When we called the function absoluteValue(num = 5), R created a brand new environment with one object binding: the object 5 was bound to the name num in this brand new environment. (This is the primary use of the = operator; it creates objects to be used within a function’s environment.) Note that we could not see this environment, but it was there. Our absoluteValue() function did its work, returned the absolute value of 5, and then R destroyed the environment it created. When we called the function a second time, R created a brand new environment that had no memory that the first environment ever existed and repeated the same process.

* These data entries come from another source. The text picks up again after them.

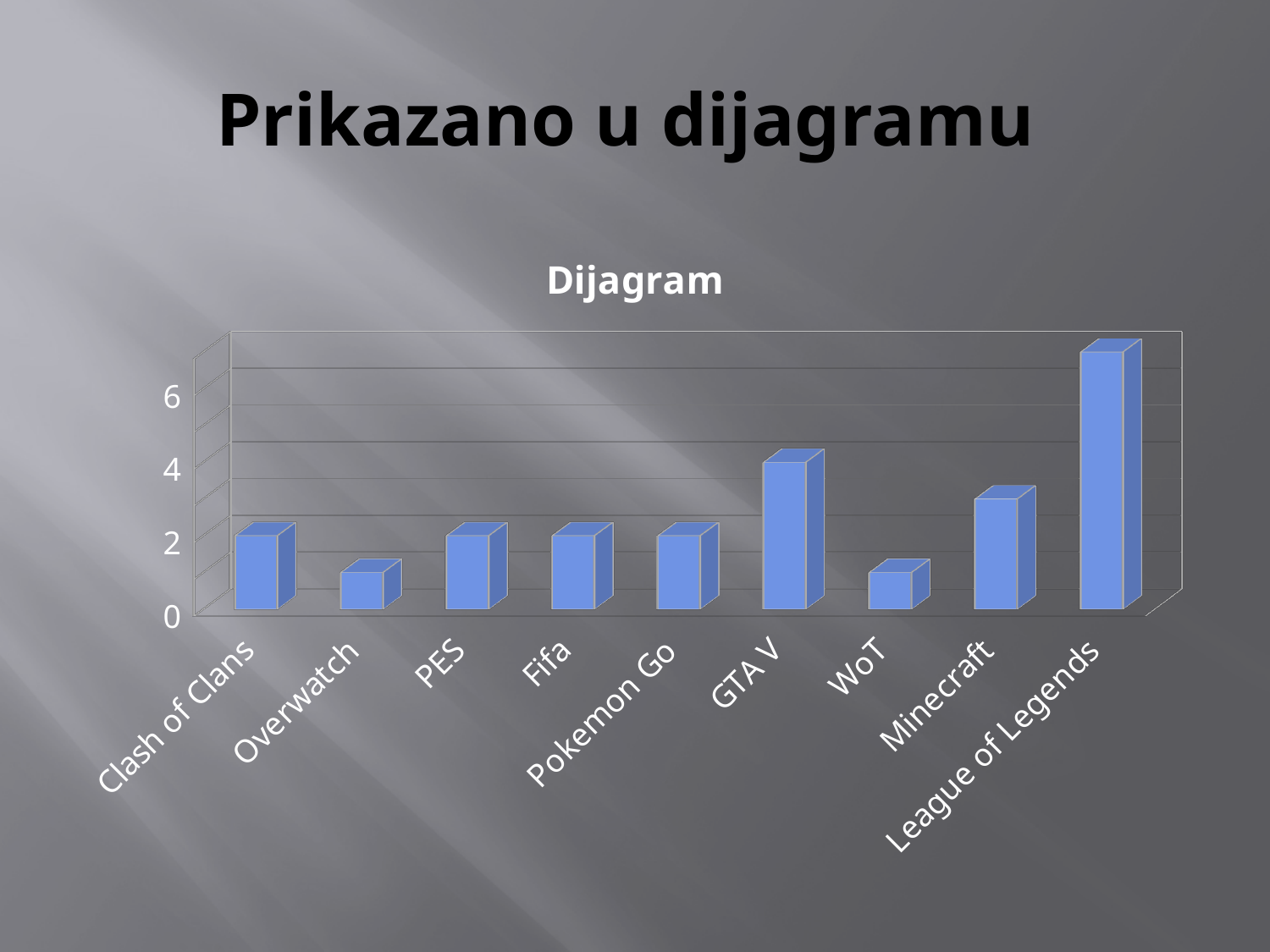
Is the value for Minecraft greater or less than 2? greater What is the value for GTA V in the chart? 4 Is the value for Overwatch greater or less than 2? less Is the value for WoT greater or less than 2? less Which is larger, the value for Pokemon Go or the value for League of Legends? League of Legends Which category has the highest bar in the chart? League of Legends What is the title of the chart? Dijagram Which is larger, the value for GTA V or the value for Minecraft? GTA V How many categories are shown on the x axis of the chart? 9 What kind of chart is shown on the slide? bar chart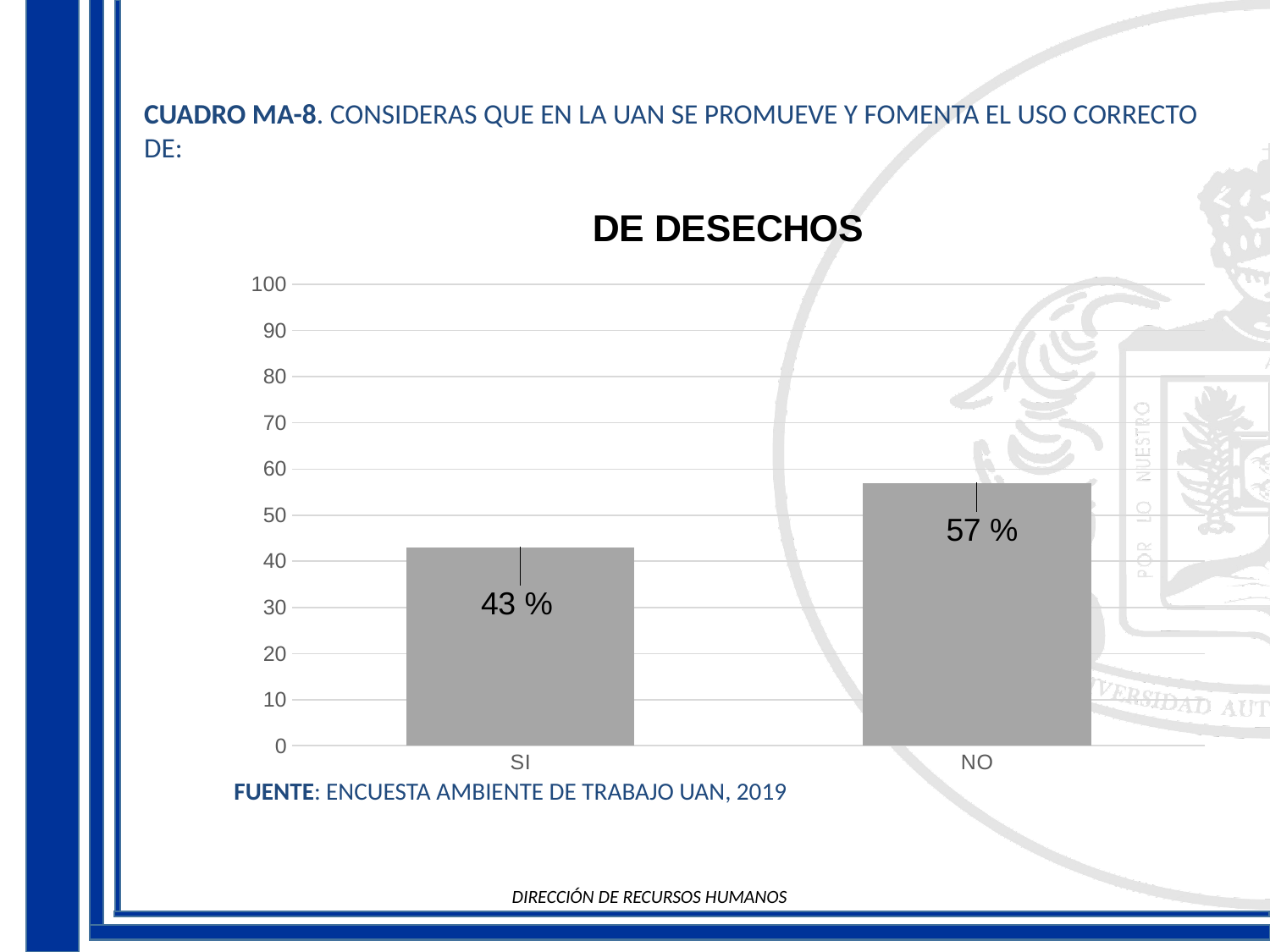
What is the value for SI in the DE DESECHOS chart? 43 % How many categories are shown in the DE DESECHOS chart? 2 Is the value for SI in the DE DESECHOS chart greater or less than 50? less What is the title of the chart on the slide? DE DESECHOS What is the value for NO in the DE DESECHOS chart? 57 % Which category has the highest value in the DE DESECHOS chart? NO What kind of chart is the DE DESECHOS chart? bar chart Which category has the lowest value in the DE DESECHOS chart? SI What is the maximum value shown on the vertical axis of the DE DESECHOS chart? 100 Which is larger in the DE DESECHOS chart, the value for SI or the value for NO? NO Is the value for NO in the DE DESECHOS chart greater or less than 50? greater What is the difference between the values for NO and SI in the DE DESECHOS chart? 14 %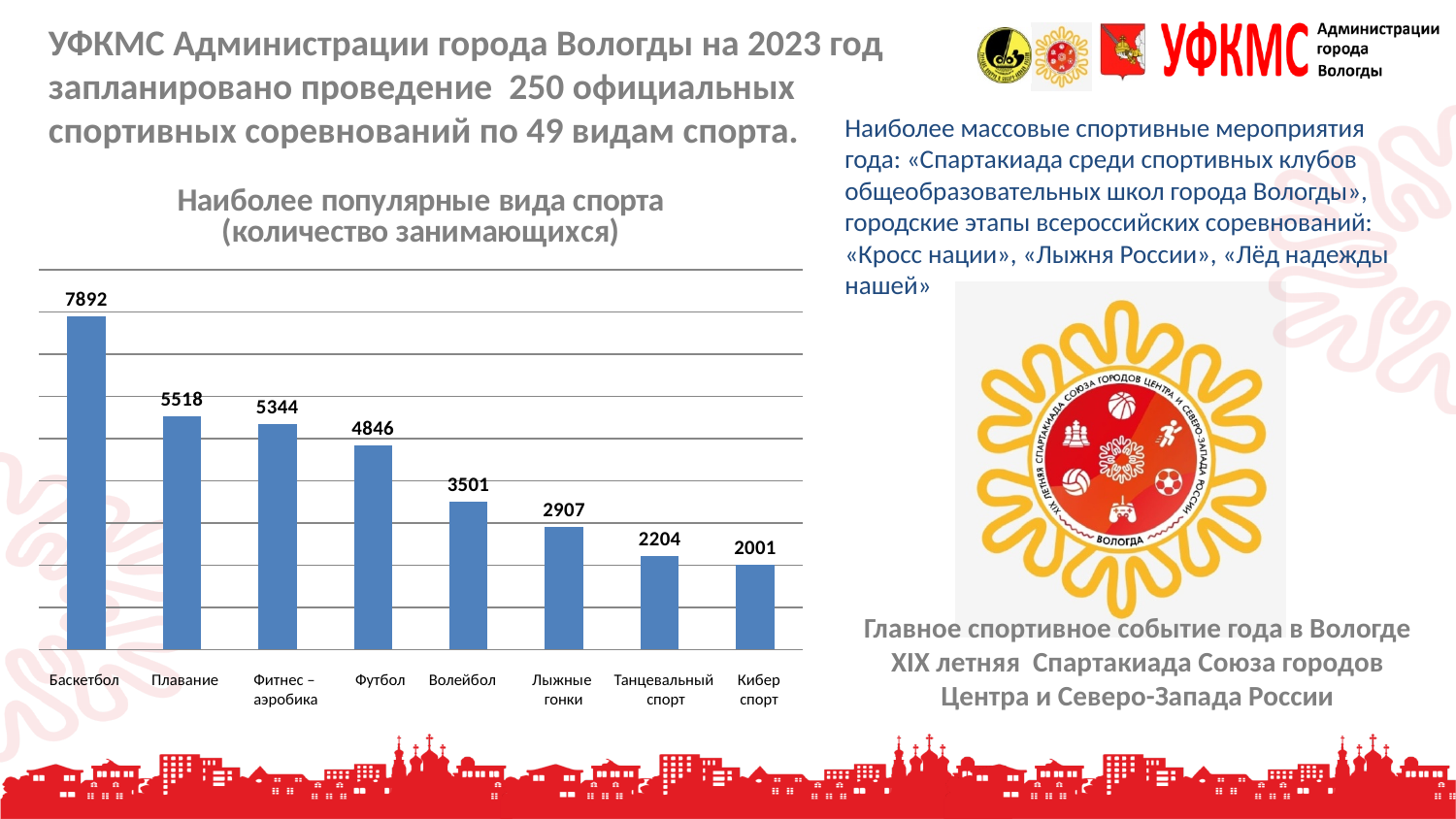
Which category has the highest value? Баскетбол Which category has the lowest value? Кибер спорт What is the value for Волейбол? 3501 What is the value for Баскетбол? 7892 Do the values rise or fall from left to right along the x axis? fall What is the value for Лыжные гонки? 2907 What is the difference between the values for Танцевальный спорт and Кибер спорт? 203 Which is larger, the value for Футбол or the value for Волейбол? Футбол How many categories are shown in the chart? 8 What is the difference between the values for Баскетбол and Плавание? 2374 What is the title of the chart? Наиболее популярные вида спорта (количество занимающихся) What kind of chart is shown on the slide? bar chart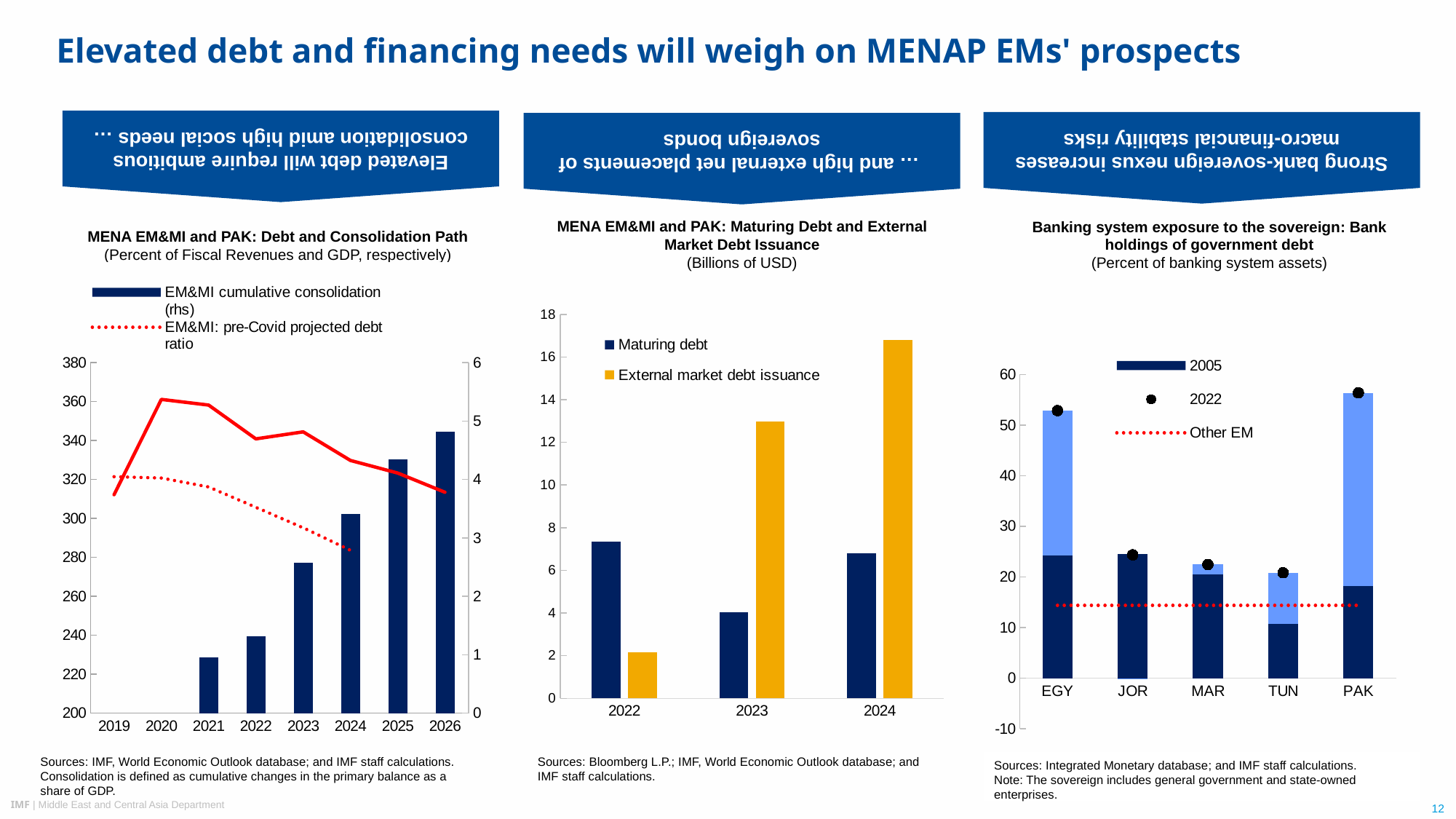
What kind of chart is the 'MENA EM&MI and PAK: Maturing Debt and External Market Debt Issuance' chart? bar chart In the 'Banking system exposure to the sovereign' chart, which country has the highest 2022 value? PAK In the 'MENA EM&MI and PAK: Debt and Consolidation Path' chart, which year has the highest EM&MI cumulative consolidation bar? 2026 In the 'MENA EM&MI and PAK: Debt and Consolidation Path' chart, is the EM&MI cumulative consolidation bar for 2021 greater or less than 2 on the right-hand axis? less In the 'MENA EM&MI and PAK: Debt and Consolidation Path' chart, do the EM&MI cumulative consolidation bars rise or fall from 2021 to 2026? rise How many countries are shown on the x axis of the 'Banking system exposure to the sovereign' chart? 5 In the 'MENA EM&MI and PAK: Maturing Debt and External Market Debt Issuance' chart, in 2022 which is larger, maturing debt or external market debt issuance? Maturing debt In the 'MENA EM&MI and PAK: Maturing Debt and External Market Debt Issuance' chart, which year has the highest external market debt issuance? 2024 In the 'MENA EM&MI and PAK: Maturing Debt and External Market Debt Issuance' chart, is external market debt issuance in 2024 greater or less than 16? greater In the 'Banking system exposure to the sovereign' chart, is the 2022 value for EGY greater or less than 50? greater In the 'MENA EM&MI and PAK: Maturing Debt and External Market Debt Issuance' chart, which year has the lowest maturing debt? 2023 How many series does the legend of the 'MENA EM&MI and PAK: Maturing Debt and External Market Debt Issuance' chart list? 2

Inspecting the Function Expression

Let’s take a look at the arguments and expression of the function:

(num){
  
  out <- num
  
  if(num > 0){
    return(out)
  }
  
  -1 * out
  
}

When we execute this function by running the code absoluteValue(5), R first creates a brand-new, completely empty environment, and then performs the assignment num = 5 in it. This action is also known as binding, so we could also say that R binds 5 to the name “num” in the function environment.

Then, R executes the code in our expression, line by line, until the last line. So,

  1. R creates an object called out in this new environment and stores the number 5 in it. Then,
  2. R checks to see if the original value of num is positive; if so,
    • R RETURNs the value of out.
    • If this check was not TRUE, then R reaches the last line of the function.
  3. Finally, if R reaches the last line, it sees the expression -1 * out, then evaluates it and returns the results. Because the function has reached its last line, we don’t need to explicitly type a RETURN control—it’s called automatically. Thus, the last line of this expression is to print to the “Console” the contents of the object out contained in the function environment.

Looking “Up”

When a function can’t find an object you reference in one environment, it “looks up” to the “next” environment. This action of “looking up” through environments is called scoping. The “next” environment up from your current environment is called the parent environment.

Now, let’s create a new function that RETURNs the object out without defining it in the function environment:

badTestFun <- function(){
  out
}

badTestFun()
[1] "This is a character string, and clearly not a number."

Now, let’s try it on an object we know doesn’t exist in any environment:

badTestFun2 <- function(){
  object_that_I_know_doesnt_exist_because_this_name_is_long_and_dumb
}

badTestFun2()
Error in badTestFun2(): object 'object_that_I_know_doesnt_exist_because_this_name_is_long_and_dumb' not found
Exercises
  1. Discuss what you think just happened. Why did badTestFun() return something while badTestFun2() triggered an error?
  2. Execute the search() function. What do you think this function returns?